M&A and Investment Performance in the LED Lighting Industry
Over the course of the last 5 years we’ve been closely monitoring developments in the LED market and have tracked a total of 238 significant deals. Although we cannot claim that this list of deals is exhaustive, it certainly paints a picture of the mood in the market and the strategies of its respective major players.
The total value of deals where disclosure was made during this period was nearly $8 billion, peaking in 2008 at over $4 billion. The number of deals completed over the 5 year period remained fairly consistent.
The median value of deals also fell slightly over the period of analysis, ranging between a maximum of $18.3 million in 2008, to a minimum of $11 million for 2013 data to May.

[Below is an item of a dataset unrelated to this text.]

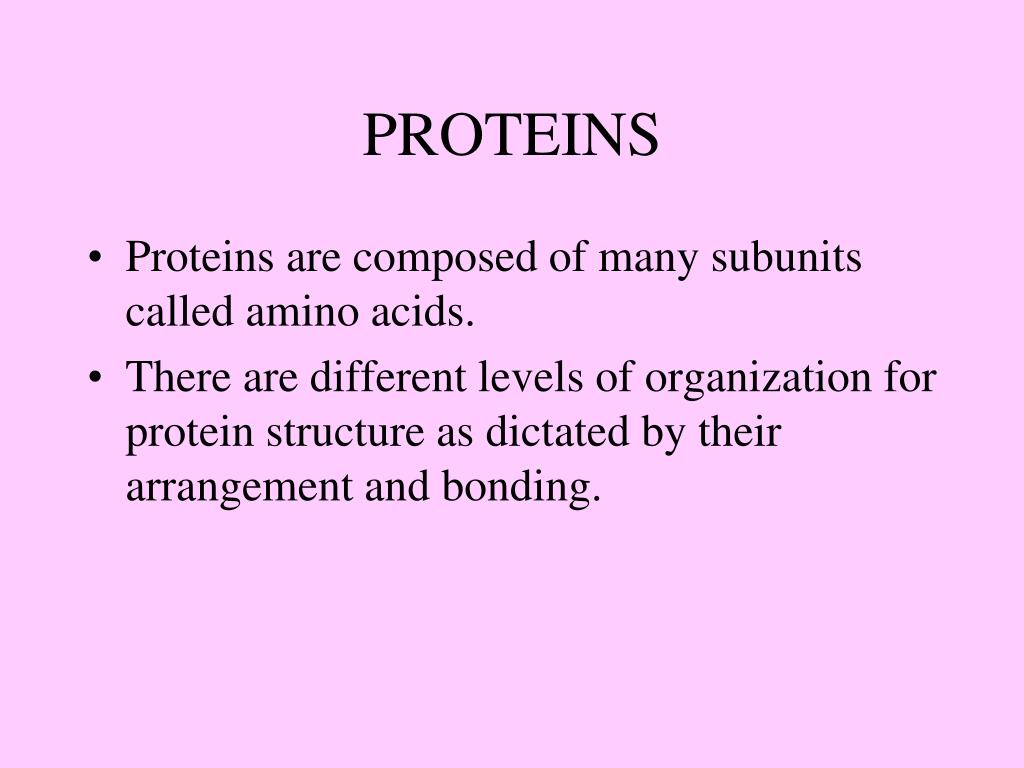 PROTEINS

• Proteins are composed of many subunits called amino acids.
• There are different levels of organization for protein structure as dictated by their arrangement and bonding.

Our analysis also shows that the strategy for growth through acquisition has cooled off since 2011. We believe there are 3 reasons for this;
- A decline in the average spend on acquisitions is not surprising given the impact of the sovereign debt crisis in Europe and its impacts on financial markets, liquidity and market growth.
- The industry has already undergone major consolidation and restructuring from 2006 to 2011 and is now catching breath to monitor the progress of LED adoption in major markets. Many significant strategic, geographic and vertical integration moves particularly by the likes of Osram and Philips had already occurred prior to 2011.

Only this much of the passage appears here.